Je me souviens encore de cette visite, presque improvisée, dans l’atelier de Dani Franca, loin de toute intrusion urbaine et loin de tout, en général. Invitée par notre ami Antonio Bermudo, qui a décrit la vie, l’œuvre et la personnalité de son compatriote préféré Antonio Eslava Rubio, Franca nous a reçus avec cette sincérité sans prétention que recèle son sourire. Dans un des coins de son atelier, et toujours sur fond de jazz et de blues, sa dernière œuvre, terminée et prête à être présentée, était penchée sur le chevalet.
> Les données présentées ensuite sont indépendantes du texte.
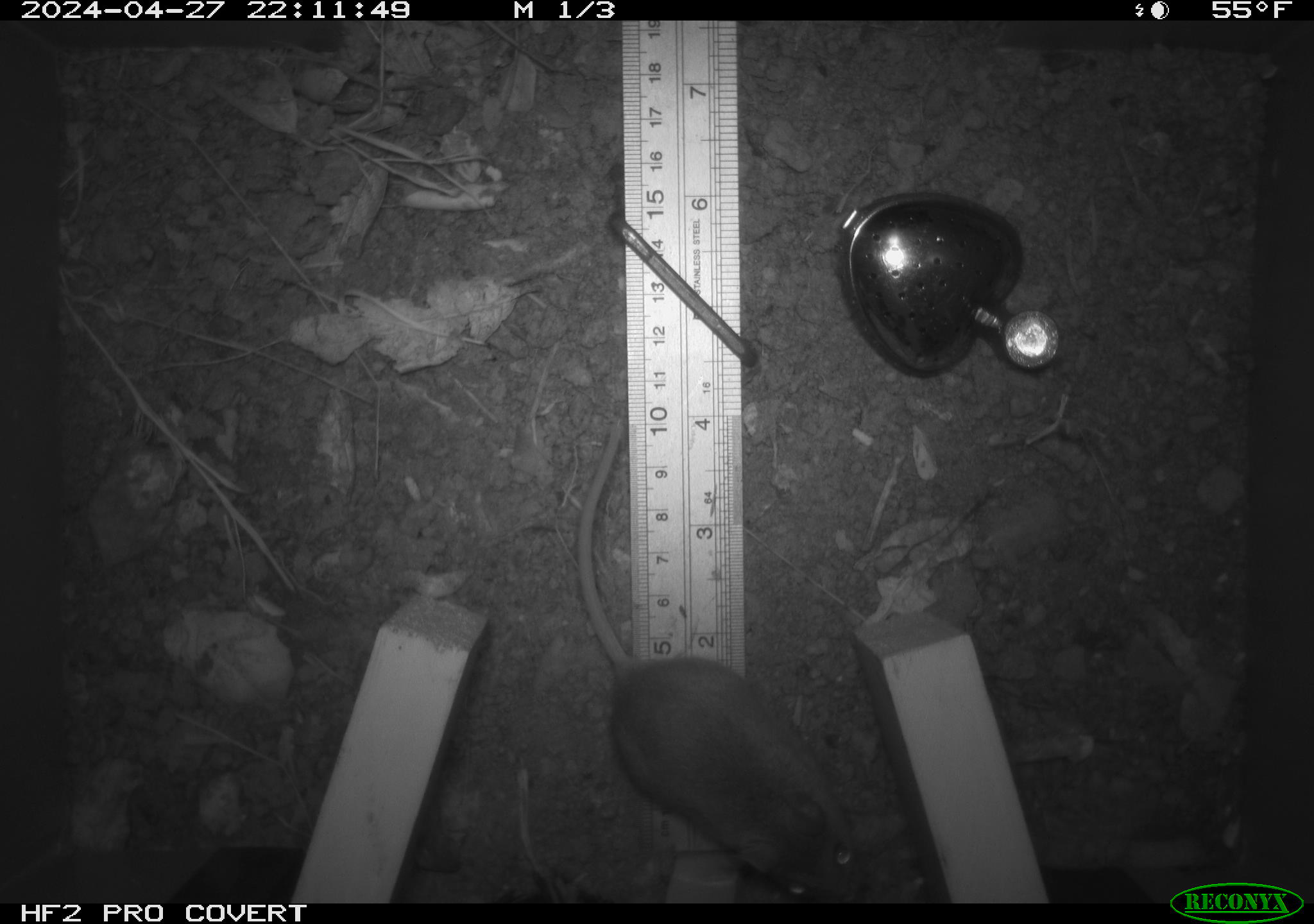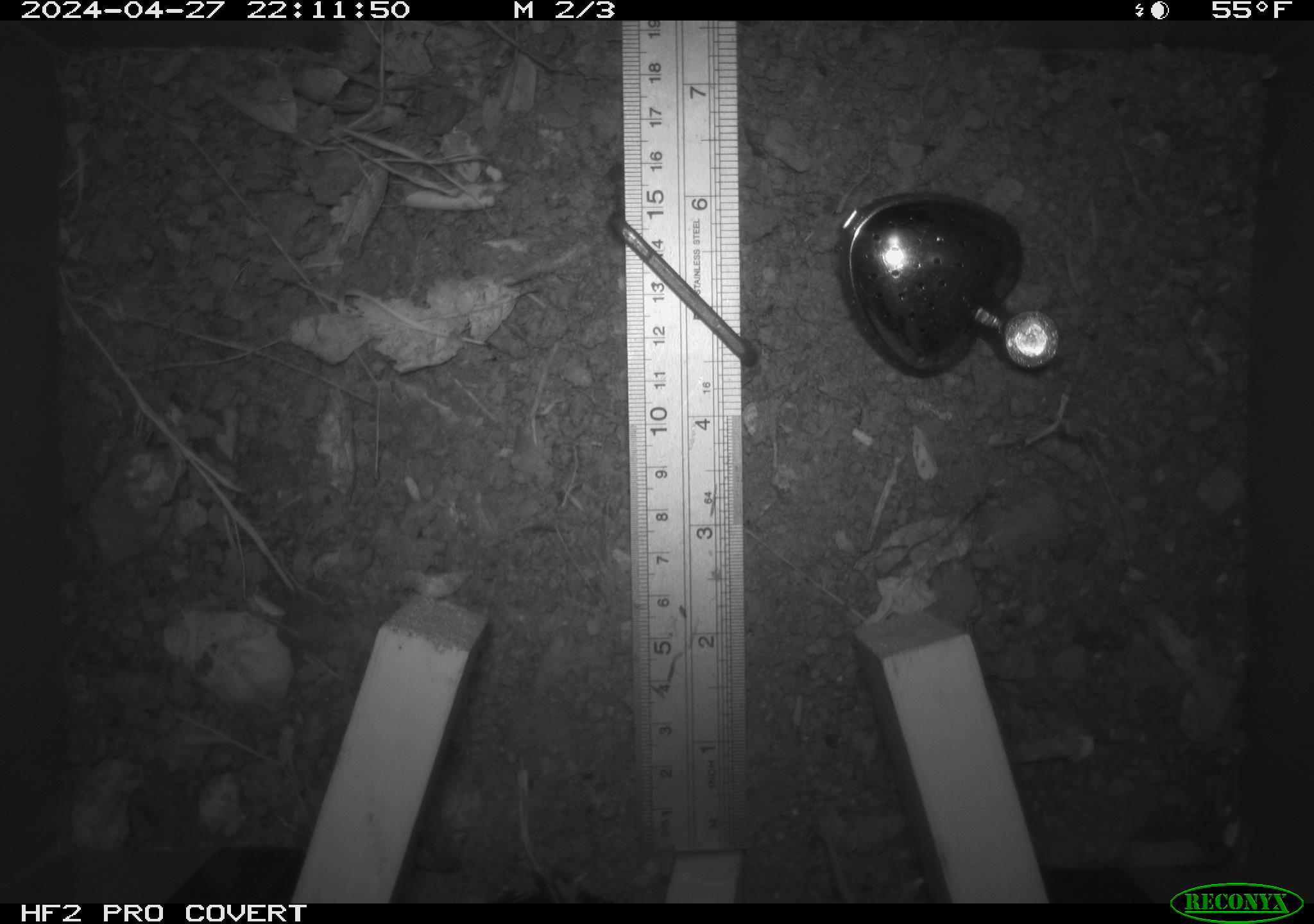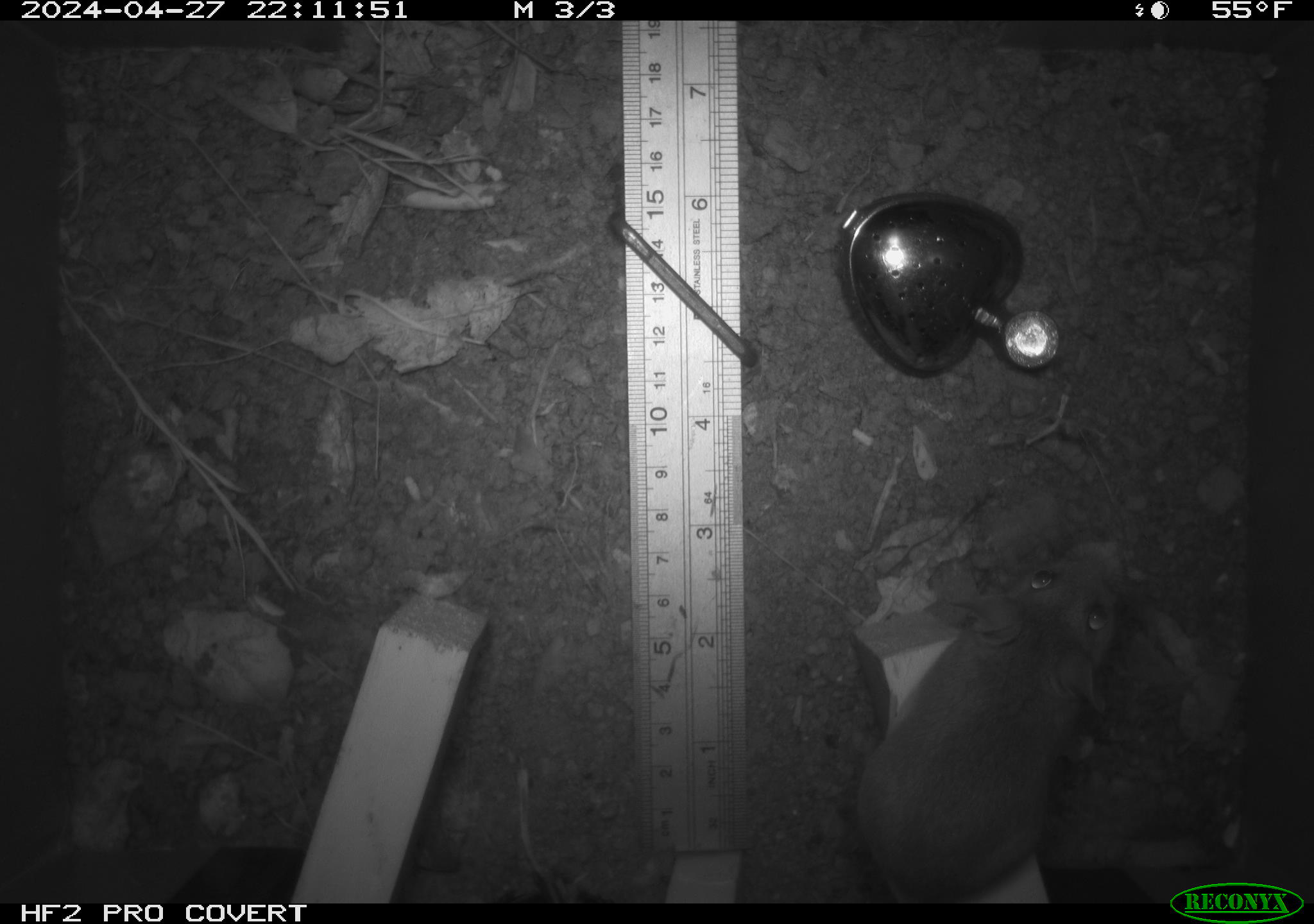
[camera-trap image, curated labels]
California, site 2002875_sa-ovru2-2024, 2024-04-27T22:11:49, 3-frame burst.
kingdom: Animalia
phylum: Chordata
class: Mammalia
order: Rodentia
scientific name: Rodentia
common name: rodent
Rodent (Rodentia).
C’était l’affiche du 75e anniversaire du Señor del Descendimiento, de la Hermandad de la Quinta Angustia de Carmona.
Je me souviens encore de l’impression qu’il nous a faite. Une sorte de Gernika cofradiero vertical, plein d’ombres et de blancs, de lumière et d’ombres, de lambeaux incomplets sortant de l’encre elle-même. Visages goyaesques sur un terrain déformé, le corps est descendu sans traits ni certitudes. Comme si une photographie préhistorique avait été jetée sur un parchemin grisâtre. Un poster sur lequel étaient imprimées toutes les cultures qui faisaient de Carmona plus qu’une simple star.
Jeudi dernier, lorsque nous avons découvert l’affiche de Cadix, cette toile indéfinissable m’est revenue. Le Christ de la bonne mort s’insérait, sans ajouts, dans le concept de Dani. Ses traits, les mèches inachevées et sauvages, les yeux fermés attendant on ne sait quoi ? Et comme l’a écrit un bon ami sur les réseaux sociaux : « De la verticalité pour une affiche qui montre une vision horizontale ». En effet, l’image nous interroge directement. Les masques de carnaval, ornements de cultes sur un mur écaillé, font le reste. À l’exception du graphisme correspondant à une supposée transcription du discours andalou, qui est l’ingrédient qui a suscité le plus de débats, l’affiche remplit son rôle d’appel et d’annonce.
Le 25 février, le même auteur présentera son affiche de la Semaine Sainte, cette fois pour notre ville. Après les succès de Chema Rodríguez et de Manolo Cuervo (conformément à la décision courageuse du Conseil des Confréries), les cofrades habituent peu à peu leur regard et leur critique à une peinture différente, internationalement reconnue et plus que conforme au principal festival de Séville et à ses interprétations multiformes. Lorsqu’elle circulera, rapidement et de manière incontestable, sur les réseaux sociaux, nous nous débarrasserons de nos préjugés et comprendrons que la Semaine sainte à Séville peut – et doit – être représentée d’une infinité de façons. C’est cette racine qui la maintient vivante et indestructible en tant qu’entité absolue et inégalée.